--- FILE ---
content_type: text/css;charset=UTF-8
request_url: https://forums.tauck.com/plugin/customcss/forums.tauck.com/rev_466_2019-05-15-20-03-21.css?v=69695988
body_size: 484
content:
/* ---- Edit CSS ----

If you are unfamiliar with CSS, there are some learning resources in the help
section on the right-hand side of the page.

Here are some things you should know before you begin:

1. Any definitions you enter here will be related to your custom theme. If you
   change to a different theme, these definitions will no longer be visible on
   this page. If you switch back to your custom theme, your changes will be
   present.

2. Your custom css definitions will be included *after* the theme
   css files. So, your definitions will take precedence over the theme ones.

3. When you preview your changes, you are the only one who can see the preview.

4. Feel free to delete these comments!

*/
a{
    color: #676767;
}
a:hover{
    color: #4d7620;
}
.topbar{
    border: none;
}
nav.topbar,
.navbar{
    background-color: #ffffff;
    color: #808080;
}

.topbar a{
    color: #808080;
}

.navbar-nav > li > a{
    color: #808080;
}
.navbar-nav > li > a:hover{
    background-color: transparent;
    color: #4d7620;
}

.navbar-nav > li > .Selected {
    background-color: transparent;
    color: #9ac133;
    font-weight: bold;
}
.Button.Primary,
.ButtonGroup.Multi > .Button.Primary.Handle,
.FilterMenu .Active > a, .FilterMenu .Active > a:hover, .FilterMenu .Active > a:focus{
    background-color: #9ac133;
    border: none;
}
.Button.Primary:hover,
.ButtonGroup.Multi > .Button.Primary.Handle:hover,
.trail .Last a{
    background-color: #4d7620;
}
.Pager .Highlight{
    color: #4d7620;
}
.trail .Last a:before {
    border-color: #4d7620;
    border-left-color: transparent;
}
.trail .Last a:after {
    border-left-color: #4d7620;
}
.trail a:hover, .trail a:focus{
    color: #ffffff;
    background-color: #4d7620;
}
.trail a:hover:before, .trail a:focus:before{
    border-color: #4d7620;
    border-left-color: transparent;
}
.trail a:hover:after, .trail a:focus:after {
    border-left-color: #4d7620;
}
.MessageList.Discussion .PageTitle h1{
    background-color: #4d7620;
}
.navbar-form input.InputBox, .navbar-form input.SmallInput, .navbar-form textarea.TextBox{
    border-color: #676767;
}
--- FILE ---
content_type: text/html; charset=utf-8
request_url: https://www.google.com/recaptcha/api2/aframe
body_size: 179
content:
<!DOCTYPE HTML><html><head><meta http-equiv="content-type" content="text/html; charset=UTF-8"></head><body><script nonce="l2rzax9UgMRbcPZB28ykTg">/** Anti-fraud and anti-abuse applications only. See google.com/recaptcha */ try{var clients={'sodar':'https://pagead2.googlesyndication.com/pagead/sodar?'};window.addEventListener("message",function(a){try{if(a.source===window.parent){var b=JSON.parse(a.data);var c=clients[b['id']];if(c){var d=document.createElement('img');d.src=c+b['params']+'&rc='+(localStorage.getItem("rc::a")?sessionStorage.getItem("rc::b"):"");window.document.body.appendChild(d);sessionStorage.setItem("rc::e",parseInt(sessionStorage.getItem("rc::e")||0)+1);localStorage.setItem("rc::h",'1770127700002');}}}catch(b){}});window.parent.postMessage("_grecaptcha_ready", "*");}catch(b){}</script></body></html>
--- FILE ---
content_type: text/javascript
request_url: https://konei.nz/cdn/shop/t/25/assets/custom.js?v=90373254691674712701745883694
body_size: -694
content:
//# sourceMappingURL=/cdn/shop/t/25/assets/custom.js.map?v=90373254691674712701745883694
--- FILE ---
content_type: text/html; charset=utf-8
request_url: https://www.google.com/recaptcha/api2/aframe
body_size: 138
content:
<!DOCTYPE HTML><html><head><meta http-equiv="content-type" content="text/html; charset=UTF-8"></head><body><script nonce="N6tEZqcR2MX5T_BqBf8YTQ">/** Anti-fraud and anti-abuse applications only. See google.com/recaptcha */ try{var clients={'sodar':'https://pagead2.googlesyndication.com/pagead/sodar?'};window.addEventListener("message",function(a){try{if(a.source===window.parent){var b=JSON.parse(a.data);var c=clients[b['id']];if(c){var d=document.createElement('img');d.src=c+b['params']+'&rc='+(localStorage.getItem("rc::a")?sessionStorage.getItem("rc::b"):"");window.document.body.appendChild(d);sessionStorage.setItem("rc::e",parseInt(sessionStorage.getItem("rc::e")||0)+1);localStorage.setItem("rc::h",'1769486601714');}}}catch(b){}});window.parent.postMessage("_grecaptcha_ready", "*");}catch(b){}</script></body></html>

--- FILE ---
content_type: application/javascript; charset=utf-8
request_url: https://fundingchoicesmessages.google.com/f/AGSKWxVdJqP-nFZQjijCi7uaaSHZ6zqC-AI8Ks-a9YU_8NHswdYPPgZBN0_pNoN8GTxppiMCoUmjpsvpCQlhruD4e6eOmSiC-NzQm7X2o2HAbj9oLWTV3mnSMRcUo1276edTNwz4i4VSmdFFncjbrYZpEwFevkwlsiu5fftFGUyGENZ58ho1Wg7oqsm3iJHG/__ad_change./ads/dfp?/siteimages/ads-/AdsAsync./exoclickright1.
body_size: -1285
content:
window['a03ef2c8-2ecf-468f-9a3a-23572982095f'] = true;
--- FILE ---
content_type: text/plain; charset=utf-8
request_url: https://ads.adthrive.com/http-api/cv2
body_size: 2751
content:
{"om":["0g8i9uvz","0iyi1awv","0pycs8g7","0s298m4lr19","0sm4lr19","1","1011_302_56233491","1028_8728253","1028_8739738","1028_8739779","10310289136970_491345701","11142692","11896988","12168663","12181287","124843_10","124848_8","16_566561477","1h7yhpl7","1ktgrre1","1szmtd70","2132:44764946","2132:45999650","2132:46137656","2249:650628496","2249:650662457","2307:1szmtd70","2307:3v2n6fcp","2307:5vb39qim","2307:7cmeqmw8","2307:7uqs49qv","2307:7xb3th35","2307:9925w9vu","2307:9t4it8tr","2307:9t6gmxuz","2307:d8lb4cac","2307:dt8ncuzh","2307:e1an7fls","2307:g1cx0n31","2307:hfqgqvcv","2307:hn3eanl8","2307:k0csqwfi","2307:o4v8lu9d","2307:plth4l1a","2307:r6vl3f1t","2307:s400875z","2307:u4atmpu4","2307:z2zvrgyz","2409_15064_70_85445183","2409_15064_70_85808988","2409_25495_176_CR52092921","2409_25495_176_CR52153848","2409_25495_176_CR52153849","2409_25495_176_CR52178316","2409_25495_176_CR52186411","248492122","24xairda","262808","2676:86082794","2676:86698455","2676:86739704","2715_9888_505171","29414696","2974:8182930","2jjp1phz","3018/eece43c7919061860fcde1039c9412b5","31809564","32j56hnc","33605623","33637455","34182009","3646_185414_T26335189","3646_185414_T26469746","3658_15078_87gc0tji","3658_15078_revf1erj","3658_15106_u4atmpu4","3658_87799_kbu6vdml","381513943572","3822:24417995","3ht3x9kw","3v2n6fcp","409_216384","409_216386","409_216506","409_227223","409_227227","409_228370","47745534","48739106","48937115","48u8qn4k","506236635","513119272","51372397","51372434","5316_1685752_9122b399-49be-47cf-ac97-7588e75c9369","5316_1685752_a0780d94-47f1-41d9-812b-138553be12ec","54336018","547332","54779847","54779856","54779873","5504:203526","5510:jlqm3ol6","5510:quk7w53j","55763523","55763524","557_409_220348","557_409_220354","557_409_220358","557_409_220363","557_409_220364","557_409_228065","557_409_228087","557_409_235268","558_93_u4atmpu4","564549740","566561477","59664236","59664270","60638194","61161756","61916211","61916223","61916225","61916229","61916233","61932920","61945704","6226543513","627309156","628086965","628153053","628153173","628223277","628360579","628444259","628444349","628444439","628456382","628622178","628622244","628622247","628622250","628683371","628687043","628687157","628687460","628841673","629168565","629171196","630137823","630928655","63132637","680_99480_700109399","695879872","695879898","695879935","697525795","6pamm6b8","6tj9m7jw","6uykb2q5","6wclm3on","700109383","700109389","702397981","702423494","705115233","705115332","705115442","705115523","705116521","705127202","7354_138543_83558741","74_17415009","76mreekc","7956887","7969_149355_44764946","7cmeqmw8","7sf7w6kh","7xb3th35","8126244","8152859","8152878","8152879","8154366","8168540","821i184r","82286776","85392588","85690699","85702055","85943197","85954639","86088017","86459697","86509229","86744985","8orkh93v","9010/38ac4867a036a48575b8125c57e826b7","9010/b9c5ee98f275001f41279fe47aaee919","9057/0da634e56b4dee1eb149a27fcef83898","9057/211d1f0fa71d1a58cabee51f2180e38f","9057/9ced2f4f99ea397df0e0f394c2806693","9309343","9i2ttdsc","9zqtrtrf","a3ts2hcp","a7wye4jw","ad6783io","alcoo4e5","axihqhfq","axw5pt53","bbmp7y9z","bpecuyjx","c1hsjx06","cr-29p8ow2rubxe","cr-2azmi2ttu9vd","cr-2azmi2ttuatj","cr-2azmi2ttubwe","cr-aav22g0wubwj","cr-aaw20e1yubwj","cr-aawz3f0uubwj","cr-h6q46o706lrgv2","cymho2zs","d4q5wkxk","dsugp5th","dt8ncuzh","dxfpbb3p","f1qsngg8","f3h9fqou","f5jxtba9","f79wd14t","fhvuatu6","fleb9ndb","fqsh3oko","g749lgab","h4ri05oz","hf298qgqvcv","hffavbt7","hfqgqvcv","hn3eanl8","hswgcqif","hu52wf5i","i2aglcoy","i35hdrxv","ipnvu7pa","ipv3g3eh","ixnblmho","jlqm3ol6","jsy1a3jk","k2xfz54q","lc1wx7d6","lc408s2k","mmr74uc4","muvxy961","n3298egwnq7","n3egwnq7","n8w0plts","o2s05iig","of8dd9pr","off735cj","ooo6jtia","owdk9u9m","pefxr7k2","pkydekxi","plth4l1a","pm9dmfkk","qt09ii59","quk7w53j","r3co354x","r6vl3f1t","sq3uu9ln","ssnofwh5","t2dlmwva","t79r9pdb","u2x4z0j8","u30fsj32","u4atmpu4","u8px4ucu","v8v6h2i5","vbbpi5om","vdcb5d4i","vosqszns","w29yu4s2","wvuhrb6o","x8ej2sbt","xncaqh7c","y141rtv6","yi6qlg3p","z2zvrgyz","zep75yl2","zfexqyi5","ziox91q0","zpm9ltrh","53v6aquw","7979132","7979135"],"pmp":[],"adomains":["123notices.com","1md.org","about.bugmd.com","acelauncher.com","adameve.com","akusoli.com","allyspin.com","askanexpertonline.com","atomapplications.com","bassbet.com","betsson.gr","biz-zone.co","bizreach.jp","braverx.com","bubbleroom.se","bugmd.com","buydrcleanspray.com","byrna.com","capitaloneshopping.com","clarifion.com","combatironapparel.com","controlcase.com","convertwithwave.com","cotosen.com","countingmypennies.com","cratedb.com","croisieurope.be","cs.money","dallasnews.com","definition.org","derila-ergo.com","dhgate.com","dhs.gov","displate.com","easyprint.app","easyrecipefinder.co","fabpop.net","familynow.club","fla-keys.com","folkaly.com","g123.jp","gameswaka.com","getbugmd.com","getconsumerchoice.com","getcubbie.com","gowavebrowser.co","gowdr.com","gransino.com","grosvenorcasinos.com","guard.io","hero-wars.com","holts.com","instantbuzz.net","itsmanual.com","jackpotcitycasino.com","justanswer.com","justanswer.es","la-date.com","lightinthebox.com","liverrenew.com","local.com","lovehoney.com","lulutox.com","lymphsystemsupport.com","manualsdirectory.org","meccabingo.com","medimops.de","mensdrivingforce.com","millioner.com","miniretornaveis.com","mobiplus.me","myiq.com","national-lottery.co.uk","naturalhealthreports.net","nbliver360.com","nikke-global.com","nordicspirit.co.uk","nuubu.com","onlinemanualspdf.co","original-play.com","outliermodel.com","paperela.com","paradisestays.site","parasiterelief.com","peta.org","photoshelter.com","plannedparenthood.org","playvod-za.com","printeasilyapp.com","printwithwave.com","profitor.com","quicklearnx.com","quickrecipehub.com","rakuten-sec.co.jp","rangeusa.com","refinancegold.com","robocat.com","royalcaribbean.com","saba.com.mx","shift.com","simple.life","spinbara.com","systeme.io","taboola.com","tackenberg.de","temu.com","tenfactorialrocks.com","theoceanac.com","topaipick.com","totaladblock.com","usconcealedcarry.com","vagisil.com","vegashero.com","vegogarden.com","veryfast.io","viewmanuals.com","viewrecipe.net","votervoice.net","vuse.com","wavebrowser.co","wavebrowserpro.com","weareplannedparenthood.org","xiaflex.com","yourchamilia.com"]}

▶ _PROBLEM TO WORK ON_: Across the listing, count the lines that contain "ffffff". Nothing but the number should be returned.

▶ _OUTPUT OF THE EXERCISE_: 2